No necesitamos demasiados esfuerzos para centrar la
atención y adentrarnos en la contemplación del misterio del Calvario.
Las palabras del Evangelio de S. Juan nos introducen en su
propia y profunda experiencia de lo por
él visto y oído (cf 1 Jn 1,1) y nos lo transmite para que creamos y
tengamos vida en nombre de Jesucristo, el Hijo de Dios (cf Jn 20,31).
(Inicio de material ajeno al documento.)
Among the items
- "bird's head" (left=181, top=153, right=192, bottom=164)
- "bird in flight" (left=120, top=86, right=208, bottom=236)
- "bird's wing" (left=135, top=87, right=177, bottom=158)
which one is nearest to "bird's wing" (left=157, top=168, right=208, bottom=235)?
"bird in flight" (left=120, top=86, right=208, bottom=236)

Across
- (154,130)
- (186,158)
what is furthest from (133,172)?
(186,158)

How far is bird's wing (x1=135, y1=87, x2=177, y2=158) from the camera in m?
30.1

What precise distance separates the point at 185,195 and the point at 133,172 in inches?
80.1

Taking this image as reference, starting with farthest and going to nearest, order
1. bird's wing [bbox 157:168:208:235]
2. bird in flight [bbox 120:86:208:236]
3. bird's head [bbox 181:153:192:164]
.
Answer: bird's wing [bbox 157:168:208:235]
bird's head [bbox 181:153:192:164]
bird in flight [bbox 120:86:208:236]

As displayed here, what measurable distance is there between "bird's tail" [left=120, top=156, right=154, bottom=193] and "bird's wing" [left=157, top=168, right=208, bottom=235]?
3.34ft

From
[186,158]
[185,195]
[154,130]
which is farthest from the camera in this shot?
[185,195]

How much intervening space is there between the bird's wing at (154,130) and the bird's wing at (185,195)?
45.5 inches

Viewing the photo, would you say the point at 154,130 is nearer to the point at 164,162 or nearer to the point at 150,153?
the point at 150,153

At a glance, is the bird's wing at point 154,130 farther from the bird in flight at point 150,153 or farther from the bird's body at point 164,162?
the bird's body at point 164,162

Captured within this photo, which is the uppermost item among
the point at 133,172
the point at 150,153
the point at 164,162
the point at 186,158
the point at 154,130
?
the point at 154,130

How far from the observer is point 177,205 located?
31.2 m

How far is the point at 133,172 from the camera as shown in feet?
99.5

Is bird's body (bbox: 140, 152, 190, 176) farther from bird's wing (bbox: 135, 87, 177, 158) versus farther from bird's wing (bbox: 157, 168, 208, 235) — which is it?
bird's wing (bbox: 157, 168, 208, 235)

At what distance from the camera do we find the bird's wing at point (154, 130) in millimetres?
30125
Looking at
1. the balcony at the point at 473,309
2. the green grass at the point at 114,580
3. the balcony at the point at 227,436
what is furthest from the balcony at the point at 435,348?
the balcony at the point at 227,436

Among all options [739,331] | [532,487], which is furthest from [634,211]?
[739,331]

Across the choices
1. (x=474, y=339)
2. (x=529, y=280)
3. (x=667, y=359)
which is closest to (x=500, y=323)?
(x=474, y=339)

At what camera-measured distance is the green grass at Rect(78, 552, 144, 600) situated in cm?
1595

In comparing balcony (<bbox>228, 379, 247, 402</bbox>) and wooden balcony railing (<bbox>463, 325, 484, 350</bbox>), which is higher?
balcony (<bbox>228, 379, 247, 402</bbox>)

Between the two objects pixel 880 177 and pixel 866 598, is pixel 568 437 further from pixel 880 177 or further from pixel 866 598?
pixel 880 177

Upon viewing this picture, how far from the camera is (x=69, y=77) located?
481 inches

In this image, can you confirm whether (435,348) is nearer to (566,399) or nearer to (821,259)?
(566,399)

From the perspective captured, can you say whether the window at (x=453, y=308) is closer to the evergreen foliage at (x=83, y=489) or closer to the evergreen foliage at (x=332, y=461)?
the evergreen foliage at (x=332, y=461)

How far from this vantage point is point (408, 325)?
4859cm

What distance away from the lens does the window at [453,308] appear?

Los ojos de la razón y la imaginación se quedan cortos ante
esta estremecedora escena en la que sólo ven a un hombre moribundo sobre la
cruz pronunciando unas cuantas palabras de consuelo para su madre y para uno de
sus íntimos amigos. Es la fe, y sólo la fe, la que nos introduce y nos hace
participar en el drama de la pasión de este hombre que es Hijo de Dios y
Salvador del mundo; es la fe la que nos revela el alcance mesiánico de estas
palabras de Jesús y esclarece la misteriosa relación de maternidad y filiación
que une a María y a los discípulos de su Hijo.
1.- María en la "hora de Jesús"
"Sabiendo Jesús que había llegado su hora de pasar de
este Mundo al Padre, habiendo amado a los suyos que estaban en el mundo, los
amó hasta el extremo" (Jn 13,1).
La hora de Jesús es el momento de su
plenitud en el cumplimiento de la voluntad del Padre (Jn 12, 27); es la hora de
su muerte, de su exaltación y de su glorificación (cf Jn 17,1); es la hora del
grano de trigo que cae en tierra, muere y da mucho fruto (Jn 12, 24).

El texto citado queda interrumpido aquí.